Three thoughts or lines of enquiry occurred to me when I woke this morning:
1 I'm doing it myself. I am making myself ill, or old, old and ill, in protest at the ways we live, are required, or forced to live. It's an ancient mechanism, if that's the right word, from the cultural infancy of humanity. The terrible diseases (which might afflict us at any age) through to the more specific health difficulties of second childhood are self-inflicted in protest, but they are ancient ways of protest, have become a habit, and are unconscious; we make ourselves ill without knowing we're doing so. Actually, that's not quite true: one does know but not clearly. This is, I believe, well known in psychoanalysis; George Frankl certainly knew it.
But it is more than the human me; it is the noumenon in me or of me, or so it seems. So if I do fall down the stairs, which I dread, and break my neck, it would not be suicide, but perhaps exhaustion, or perhaps obedience to some outside me, or something more than I am, or higher than I am but in which I am included, in which all life is included, of which all life is part.

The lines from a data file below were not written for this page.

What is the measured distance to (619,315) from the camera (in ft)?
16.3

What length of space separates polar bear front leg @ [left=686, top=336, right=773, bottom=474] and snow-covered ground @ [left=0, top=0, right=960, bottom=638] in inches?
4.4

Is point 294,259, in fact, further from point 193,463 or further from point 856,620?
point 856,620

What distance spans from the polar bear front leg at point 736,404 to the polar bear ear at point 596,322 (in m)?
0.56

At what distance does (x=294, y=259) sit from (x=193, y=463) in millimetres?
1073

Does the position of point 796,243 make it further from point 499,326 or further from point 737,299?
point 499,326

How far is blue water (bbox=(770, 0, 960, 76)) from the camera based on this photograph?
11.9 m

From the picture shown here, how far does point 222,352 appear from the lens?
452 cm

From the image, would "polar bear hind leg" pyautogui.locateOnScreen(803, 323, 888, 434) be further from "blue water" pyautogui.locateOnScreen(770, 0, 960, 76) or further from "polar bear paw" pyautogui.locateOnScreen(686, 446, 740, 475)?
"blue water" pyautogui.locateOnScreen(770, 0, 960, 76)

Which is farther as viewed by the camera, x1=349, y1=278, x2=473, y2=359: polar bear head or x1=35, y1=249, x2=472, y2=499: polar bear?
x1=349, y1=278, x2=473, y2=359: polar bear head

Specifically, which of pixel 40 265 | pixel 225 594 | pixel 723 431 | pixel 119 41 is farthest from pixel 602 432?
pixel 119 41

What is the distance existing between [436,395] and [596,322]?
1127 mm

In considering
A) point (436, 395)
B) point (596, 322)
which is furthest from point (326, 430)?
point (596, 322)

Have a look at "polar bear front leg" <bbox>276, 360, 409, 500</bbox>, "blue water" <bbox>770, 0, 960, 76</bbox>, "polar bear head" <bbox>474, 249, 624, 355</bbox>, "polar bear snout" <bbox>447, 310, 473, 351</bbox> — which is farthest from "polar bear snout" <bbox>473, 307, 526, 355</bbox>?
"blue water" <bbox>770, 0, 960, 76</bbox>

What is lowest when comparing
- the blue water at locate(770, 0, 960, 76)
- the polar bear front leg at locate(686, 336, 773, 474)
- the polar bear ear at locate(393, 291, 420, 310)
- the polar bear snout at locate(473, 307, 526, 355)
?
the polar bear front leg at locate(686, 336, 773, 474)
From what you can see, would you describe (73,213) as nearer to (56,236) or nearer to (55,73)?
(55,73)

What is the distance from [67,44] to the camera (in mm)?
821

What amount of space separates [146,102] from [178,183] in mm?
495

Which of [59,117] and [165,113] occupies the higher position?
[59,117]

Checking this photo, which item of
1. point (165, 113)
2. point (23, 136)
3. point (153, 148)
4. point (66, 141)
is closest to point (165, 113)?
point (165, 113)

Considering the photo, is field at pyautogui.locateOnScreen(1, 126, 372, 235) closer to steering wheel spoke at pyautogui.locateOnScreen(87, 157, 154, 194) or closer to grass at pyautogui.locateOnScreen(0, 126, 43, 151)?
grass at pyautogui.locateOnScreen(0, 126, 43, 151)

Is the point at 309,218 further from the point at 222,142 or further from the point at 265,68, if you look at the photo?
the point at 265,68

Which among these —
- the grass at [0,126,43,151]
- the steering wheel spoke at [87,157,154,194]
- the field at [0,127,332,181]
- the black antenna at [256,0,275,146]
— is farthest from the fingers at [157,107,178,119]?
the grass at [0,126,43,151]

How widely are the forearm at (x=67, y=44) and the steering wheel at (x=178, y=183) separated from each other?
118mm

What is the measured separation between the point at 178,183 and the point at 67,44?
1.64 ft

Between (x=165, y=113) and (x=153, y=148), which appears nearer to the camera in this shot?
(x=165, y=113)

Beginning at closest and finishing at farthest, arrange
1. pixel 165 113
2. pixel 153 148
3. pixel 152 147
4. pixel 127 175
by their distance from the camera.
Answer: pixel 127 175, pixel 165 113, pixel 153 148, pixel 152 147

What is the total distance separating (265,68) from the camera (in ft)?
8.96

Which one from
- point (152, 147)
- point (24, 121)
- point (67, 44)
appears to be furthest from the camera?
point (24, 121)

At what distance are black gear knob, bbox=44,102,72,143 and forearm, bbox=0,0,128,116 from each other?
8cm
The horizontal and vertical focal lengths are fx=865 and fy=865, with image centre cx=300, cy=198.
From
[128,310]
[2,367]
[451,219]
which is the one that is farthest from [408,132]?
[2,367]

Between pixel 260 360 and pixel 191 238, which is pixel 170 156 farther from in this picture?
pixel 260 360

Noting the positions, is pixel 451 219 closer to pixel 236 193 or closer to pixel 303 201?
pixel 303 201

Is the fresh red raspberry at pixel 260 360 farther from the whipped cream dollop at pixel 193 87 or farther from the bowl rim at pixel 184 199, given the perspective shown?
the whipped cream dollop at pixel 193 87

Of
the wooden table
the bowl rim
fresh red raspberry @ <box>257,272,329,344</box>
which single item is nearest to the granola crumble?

And, while we're on this subject: it cannot be wrong to want to die, to stop being human, although personally I think suicide is best avoided, unless one's human life is, has become unbearable.
Three things - 2 and 3
2 I'm still waiting for the wonderful thing to happen, you know, the dream. Fame, fortune, big happy family, roses round the door, whatever, it's very strong, the dream and somewhere in the back of my mind, it's still there. But it is a dream, a fantasy and cannot be fulfilled: - it isn't real.
The strength and persistence of the dream tell us a lot about us. The transition from ape to homo sapiens was extremely difficult; to give up the glories of reality for empty dreams, to choose shoddy fantasy and cling to make-believe for so long, our ancestors were terrified out of their wits by trauma. We're still afraid, haunted by ancestral fear; still playing make believe, and games of let's pretend.
3 What did George mean when he said 'we've got everything the wrong way around' ?
But, of course, we human beings do see the world the wrong way round, literally, our eyes see the world upside down, our brains make the necessary adjustments, and we are the only creatures whose eyes are like this
- or so I thought, and have written here. I found the information on the net, and double checked it and it seemed so right; but now, maybe 10 years on, checking again, I find that human beings do not see the world upside down; I tried different wording and was told that all other animals see the world the same way as we do and their brains make adjustments too… (all answers supplied by AI) and now I'm confused.
On consideration - and with AI giving answers in which it seems to contradict itself - whether or not we see the world upside, down or back to front or sideways, human beings do have a perverse moral view of life, and George Frankl's statement was, of course, a moral one.
So what did he mean? Have we got everything the wrong way around? Yes.
It's obvious. We live in shadows, dominated by terrifying shadows of the past, and the shadows of fantasy. We're prisoners, just like those in Plato's Cave, prisoners interpreting shadows, using shadows as our yardstick.
We huddle in the shadows, afraid to venture into reality, the clear, bright pulsating reality of life. We are such fools!